Yan'an National Fitness Center
- Interactive map of Yan'an National Fitness Center
- Location: Yan'an, Shaanxi, China
- Coordinates: 36°37′44″N 109°29′13″E﻿ / ﻿36.629°N 109.487°E
- Owner: Yan'an Municipal Government
- Capacity: 30,105
- Surface: Grass

Construction
- Opened: 2020

Tenant
- Yan'an Ronghai F.C.

= Yan'an National Fitness Center =

Sports complex in Yan'an, Shaanxi, China

Yan'an National Fitness Center (Chinese: 延安市全民健身中心) is a multi-purpose sports complex located in Yan'an, Shaanxi, China. It serves as a venue for sports, cultural events, and community activities. The center is notable for its unique architectural design, which incorporates elements of traditional Loess Plateau cave dwellings, blending modern functionality with local cultural heritage.

== History ==
The Yan'an National Fitness Center was completed in 2020 and officially opened in September 2021, coinciding with the 14th China National Games, where it hosted international wrestling events. The project was part of a broader initiative to enhance Yan'an's sports infrastructure and promote regional development. The center's design and construction were led by the China Architecture Design Institute, with Shanxi Jujiang Art Concrete providing the GRC cladding that gives the complex its distinctive yellow rammed earth texture, reminiscent of the Loess Plateau's cave dwellings.

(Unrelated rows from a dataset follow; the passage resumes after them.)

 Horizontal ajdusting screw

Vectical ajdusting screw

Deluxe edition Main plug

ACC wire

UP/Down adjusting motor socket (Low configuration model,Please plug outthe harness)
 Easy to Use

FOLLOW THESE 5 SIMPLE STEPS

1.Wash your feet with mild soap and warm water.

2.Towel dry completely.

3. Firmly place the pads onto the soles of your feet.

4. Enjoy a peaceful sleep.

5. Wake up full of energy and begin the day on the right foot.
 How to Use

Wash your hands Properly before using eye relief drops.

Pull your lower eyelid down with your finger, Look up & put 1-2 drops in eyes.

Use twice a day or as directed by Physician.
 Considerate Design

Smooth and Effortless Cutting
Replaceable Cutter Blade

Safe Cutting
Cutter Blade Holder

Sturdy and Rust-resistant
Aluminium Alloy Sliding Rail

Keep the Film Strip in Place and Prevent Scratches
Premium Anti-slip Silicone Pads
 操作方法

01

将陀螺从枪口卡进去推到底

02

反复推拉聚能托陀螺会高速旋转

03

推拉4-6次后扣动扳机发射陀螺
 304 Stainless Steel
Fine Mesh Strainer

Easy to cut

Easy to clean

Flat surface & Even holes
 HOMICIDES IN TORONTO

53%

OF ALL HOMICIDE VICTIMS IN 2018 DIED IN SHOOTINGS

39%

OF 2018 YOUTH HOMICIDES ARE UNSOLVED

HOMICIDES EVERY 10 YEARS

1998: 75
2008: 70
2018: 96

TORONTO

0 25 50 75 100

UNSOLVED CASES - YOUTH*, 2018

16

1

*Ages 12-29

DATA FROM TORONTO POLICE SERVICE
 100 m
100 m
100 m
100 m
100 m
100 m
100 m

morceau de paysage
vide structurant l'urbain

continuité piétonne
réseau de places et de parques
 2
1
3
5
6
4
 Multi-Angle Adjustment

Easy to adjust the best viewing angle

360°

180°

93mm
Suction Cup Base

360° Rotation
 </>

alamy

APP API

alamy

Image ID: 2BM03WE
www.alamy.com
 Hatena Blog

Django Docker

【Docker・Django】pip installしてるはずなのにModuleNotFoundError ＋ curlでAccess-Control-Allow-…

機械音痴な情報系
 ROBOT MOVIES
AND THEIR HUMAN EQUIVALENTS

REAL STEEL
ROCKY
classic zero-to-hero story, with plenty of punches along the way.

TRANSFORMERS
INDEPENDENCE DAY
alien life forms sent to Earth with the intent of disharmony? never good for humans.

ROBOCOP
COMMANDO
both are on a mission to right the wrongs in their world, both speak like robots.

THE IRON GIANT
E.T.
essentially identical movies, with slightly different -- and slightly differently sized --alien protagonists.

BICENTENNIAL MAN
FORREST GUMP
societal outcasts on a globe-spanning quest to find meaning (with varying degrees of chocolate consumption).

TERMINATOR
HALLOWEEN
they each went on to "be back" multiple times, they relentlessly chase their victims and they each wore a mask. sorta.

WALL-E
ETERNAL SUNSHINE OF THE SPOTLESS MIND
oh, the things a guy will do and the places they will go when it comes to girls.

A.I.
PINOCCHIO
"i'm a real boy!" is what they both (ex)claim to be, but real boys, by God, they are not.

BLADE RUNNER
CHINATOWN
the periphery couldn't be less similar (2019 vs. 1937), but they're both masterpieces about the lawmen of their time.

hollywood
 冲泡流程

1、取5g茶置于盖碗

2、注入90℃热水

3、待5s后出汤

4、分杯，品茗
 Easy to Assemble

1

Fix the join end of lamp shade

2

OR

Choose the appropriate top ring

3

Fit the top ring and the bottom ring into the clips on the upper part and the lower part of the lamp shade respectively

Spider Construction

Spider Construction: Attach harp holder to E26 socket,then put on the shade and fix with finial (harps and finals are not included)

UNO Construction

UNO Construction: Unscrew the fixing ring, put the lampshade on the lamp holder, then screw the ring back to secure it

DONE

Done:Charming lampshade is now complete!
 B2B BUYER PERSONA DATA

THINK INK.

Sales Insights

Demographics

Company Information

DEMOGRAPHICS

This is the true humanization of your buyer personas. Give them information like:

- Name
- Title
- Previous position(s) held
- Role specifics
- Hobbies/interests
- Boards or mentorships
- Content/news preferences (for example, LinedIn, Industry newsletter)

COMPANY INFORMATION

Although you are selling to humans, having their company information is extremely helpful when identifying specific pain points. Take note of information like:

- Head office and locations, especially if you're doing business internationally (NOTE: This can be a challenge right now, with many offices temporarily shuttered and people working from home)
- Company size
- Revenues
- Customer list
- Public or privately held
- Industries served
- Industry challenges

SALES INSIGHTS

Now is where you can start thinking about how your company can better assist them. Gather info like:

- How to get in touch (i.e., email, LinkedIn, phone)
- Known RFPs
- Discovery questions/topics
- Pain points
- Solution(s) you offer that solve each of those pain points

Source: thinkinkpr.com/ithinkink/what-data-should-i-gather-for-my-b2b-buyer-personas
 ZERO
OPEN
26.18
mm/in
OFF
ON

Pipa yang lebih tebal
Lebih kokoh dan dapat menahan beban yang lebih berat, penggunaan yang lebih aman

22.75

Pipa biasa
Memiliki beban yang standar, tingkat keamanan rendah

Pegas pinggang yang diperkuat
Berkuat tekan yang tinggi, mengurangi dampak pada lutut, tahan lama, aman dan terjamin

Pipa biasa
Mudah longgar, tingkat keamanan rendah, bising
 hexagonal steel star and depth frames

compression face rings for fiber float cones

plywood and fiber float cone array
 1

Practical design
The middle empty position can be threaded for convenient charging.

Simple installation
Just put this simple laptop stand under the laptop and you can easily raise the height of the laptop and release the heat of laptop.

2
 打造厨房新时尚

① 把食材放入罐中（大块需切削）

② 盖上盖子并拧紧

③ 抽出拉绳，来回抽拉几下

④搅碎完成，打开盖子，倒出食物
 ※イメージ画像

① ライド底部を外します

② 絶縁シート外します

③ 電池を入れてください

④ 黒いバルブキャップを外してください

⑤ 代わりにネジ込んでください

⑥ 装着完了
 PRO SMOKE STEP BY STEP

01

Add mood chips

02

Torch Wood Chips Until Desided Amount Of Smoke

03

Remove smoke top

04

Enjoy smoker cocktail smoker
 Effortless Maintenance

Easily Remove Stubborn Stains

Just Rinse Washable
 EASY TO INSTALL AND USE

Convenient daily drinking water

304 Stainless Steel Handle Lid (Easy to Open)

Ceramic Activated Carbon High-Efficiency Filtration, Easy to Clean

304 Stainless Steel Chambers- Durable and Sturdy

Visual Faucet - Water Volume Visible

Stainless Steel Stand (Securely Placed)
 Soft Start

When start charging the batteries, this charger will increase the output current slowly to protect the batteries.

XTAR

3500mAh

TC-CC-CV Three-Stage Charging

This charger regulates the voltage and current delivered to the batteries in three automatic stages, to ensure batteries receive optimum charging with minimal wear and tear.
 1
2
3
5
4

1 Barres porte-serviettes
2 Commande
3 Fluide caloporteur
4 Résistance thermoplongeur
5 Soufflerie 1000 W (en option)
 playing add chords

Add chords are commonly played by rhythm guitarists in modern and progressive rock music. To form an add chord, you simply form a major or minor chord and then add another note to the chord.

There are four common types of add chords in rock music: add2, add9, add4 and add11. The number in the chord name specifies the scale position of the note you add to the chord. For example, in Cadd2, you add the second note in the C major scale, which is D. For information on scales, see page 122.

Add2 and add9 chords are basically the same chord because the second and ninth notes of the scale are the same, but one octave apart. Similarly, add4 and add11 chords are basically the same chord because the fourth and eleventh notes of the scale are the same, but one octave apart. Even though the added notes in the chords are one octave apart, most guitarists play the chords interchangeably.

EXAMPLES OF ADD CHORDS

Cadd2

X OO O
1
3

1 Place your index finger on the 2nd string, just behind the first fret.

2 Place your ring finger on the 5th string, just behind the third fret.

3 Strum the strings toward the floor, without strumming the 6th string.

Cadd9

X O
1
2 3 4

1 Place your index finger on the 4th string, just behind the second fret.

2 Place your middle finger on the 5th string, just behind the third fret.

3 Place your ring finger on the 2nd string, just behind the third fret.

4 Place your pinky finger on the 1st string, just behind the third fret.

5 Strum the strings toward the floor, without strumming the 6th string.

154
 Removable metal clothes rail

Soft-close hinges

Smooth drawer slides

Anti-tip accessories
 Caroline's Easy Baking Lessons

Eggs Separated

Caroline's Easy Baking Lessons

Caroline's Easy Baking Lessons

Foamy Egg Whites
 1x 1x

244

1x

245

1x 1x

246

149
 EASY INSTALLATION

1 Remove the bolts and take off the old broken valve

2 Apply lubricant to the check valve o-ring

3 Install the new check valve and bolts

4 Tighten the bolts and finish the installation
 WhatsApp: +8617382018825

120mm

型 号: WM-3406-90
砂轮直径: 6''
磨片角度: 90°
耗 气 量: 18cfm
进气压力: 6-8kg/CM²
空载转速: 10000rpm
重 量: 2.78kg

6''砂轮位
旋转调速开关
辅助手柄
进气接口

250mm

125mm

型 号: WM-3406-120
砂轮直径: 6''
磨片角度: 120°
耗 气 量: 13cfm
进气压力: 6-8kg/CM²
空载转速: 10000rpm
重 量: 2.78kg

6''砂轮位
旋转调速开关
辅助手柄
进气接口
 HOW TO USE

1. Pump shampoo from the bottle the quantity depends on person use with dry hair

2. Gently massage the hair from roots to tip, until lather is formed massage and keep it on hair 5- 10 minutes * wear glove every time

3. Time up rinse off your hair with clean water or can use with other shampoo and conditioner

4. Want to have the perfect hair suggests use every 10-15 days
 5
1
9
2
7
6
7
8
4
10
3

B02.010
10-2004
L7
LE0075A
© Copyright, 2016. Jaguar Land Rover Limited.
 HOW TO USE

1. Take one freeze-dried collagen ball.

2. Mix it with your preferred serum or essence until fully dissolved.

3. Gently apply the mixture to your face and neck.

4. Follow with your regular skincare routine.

== Design and architecture ==
The center's architecture is a fusion of modern engineering and traditional cultural elements. Key features include:

- GRC Cladding: The use of glass fiber reinforced concrete (GRC) with a yellow rammed earth texture connects the building to the local landscape and architectural heritage.
- Cave Dwelling Inspiration: The design reflects the traditional living style of the Loess Plateau, with structures resembling cave dwellings, a hallmark of Northern Shaanxi culture.

== Facilities ==
The Yan'an National Fitness Center offers a range of facilities, including:

- Main Stadium: A 30,105-seat venue primarily used for football matches and athletics events.
- Training Facilities: Spaces for athletes and community members to practice and train.
- Cultural Spaces: Areas designed to host concerts, festivals, and other cultural events, leveraging the center's open-air acoustics and large capacity.

== Events ==
The center has hosted several significant events, including:

- 14th China National Games (2021): The center was a key venue for wrestling events during this national multi-sport competition.
- The stadium serves as the home ground for Yan'an Ronghai F.C., a team competing in China League Two.